Concerning acts of initiative (and creation) there is one elementary truth, the ignorance of which kills countless ideas and splendid plans:

That the moment one definitely commits oneself, then Providence moves too.

All sorts of things occur to help one that would never have otherwise occurred.

Last week I played in the end-of-the-semester Early Music Consort concert. Yesterday I played in the Introduction to Early Music Performance class concert. All sorts of things occurred that made me, for the first time, enjoy the process of playing in a concert. More about that in my next post.

Harp Ensemble Concert – I Did It!

As someone in Ireland might say, I’m “not displeased” about how I played my solo last night. My adrenal glands did not have enough juice left to cause uncontrollable shaking. There were some phrases in my left-hand accompaniment that completely slipped away, but I “improvised” my way through the blank space without anyone seeming to know that I was making it up as I played, hoping to find my way back to something that was really in the tune.  All the time I spent practicing “escape routes” to places in the tune where I could regroup kept me from having a complete brain/hand freeze-up.

My friend who listened to me play at my lesson and again last night said she could tell that I was remembering to breathe, and that as a result my playing sounded lovely. And my teacher thought I sounded good. So I’m running with their feedback and calling the evening a success, even with the “interesting” moments.

The sweetest part of the evening was feeling wrapped and protected by a warm cocoon of caring and positive energy. It’s a rare gift, this feeling so loved and cared for, this having so many people rooting for me. Dear friends sent emails assuring me of a positive performance. Both my partner and my best friend came to the concert to cheer me on, despite having already been subjected to numerous practice performances of my solo. And my fellow harp ensemble members, who’ve watched me progress from index finger playing of the simplest harp parts, and who’ve witnessed my confrontations with the performance anxiety demons, enfolded me in their caring and celebrated my success.  They are the people who, having faced these same challenges, know and cherish the joy when, in the midst of worries and fears, the music happens.

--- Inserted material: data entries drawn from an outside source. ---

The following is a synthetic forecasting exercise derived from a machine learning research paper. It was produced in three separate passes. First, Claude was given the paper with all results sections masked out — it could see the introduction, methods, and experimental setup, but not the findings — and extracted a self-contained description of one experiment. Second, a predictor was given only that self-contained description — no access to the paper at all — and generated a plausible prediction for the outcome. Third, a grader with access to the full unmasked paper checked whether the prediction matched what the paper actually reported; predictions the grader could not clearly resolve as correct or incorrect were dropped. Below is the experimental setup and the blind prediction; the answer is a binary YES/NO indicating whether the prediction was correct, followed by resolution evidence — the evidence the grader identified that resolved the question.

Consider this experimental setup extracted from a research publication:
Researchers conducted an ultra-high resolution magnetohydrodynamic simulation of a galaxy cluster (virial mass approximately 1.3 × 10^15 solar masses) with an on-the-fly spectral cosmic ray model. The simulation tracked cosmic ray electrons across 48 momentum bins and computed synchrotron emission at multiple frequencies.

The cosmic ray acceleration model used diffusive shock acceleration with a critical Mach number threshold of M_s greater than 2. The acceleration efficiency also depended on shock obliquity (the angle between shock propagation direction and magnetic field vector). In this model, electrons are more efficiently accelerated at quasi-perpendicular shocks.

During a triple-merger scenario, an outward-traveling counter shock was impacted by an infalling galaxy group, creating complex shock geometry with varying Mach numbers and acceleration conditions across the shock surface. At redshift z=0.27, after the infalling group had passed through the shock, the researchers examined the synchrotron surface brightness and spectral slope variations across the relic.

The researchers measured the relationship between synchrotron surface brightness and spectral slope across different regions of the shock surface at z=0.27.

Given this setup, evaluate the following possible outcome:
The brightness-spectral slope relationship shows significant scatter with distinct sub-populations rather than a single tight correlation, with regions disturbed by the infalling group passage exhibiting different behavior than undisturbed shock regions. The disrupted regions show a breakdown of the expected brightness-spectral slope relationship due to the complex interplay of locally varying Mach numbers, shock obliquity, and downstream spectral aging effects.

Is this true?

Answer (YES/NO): YES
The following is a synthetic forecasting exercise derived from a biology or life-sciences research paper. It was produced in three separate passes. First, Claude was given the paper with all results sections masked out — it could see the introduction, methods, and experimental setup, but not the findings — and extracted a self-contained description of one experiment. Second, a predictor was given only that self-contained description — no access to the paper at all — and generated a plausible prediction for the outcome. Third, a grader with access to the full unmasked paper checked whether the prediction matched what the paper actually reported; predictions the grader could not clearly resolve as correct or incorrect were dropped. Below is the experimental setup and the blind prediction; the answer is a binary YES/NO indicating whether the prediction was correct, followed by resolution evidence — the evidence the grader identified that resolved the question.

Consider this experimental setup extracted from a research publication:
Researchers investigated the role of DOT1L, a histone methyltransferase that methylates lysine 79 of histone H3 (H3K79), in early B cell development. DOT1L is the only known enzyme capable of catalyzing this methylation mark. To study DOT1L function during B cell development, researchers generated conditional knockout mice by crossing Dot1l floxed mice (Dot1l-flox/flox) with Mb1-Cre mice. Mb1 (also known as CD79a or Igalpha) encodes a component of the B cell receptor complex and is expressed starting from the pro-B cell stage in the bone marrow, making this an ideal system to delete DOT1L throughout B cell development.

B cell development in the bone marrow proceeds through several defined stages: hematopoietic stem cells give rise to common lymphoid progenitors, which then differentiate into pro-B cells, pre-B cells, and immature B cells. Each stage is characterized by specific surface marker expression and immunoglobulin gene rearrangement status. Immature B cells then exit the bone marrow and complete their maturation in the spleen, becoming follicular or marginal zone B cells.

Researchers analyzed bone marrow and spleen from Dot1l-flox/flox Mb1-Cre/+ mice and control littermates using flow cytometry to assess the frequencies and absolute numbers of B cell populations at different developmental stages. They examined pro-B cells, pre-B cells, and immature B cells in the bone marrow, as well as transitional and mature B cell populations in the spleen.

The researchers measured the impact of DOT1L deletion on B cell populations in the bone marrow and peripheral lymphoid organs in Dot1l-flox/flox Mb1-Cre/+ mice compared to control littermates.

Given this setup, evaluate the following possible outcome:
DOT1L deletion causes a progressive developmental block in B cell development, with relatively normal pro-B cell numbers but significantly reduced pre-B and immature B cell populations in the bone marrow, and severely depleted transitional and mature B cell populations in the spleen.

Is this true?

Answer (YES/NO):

Tonight’s The Night – Harp Ensemble Concert

In three hours I’ll be sitting with my ensemble harp-mates, waiting for our teacher to count off the tempo and introductory measures for our first piece, Jesus, Jesus Rest Your Head. With a large infusion of grace, and a minimal infusion of adrenaline, we will not begin the piece like the run of the Spanish bulls, but instead will take it at the sweet, lyrical pace we’ve practiced.

We’ll play a second Christmas carol, and then I’ll play my solo, my own arrangement of The Grenadier and the Lady. This tune is way too hard for me, and I can only blame myself for that. I’m the one who wrote the arrangement, which contains in one three-minute piece absolutely everything my left hand ever needed to learn how to do. I’ve spent the last three months learning to play it.

My performance nerves are in high gear today. I had a lesson scheduled this afternoon, so I got to run my solo again. And again. And again, with my teacher repeating “Slow down” about every third measure. I couldn’t find the brakes the first two times I played it. The adrenaline surge kept propelling me towards a crash-and-burn tempo out of my control, which required creative improvised passages to get to the last chords.

But with any luck, or another helping of grace, the worst of my playing today was in the privacy of my teacher’s studio. And by the end of my lesson, I played the piece well. I silently counted out a glacially slow introduction. But with starting slow, I not only got to the end of the piece, my teacher said that it sang as I played it.

This afternoon, I’m tired and drained. Hopefully that means that at my lesson, my hair-trigger adrenal glands gave me the last roller coaster ride of the day. Though I’m reminding myself that world peace does not depend on how I play my harp tonight, I would like to play my solo and all the concert pieces as beautifully as I play them when I’m alone in my practice room. I want my ladle from the Lake of Music to be full of water for tonight’s audience. I want to make music.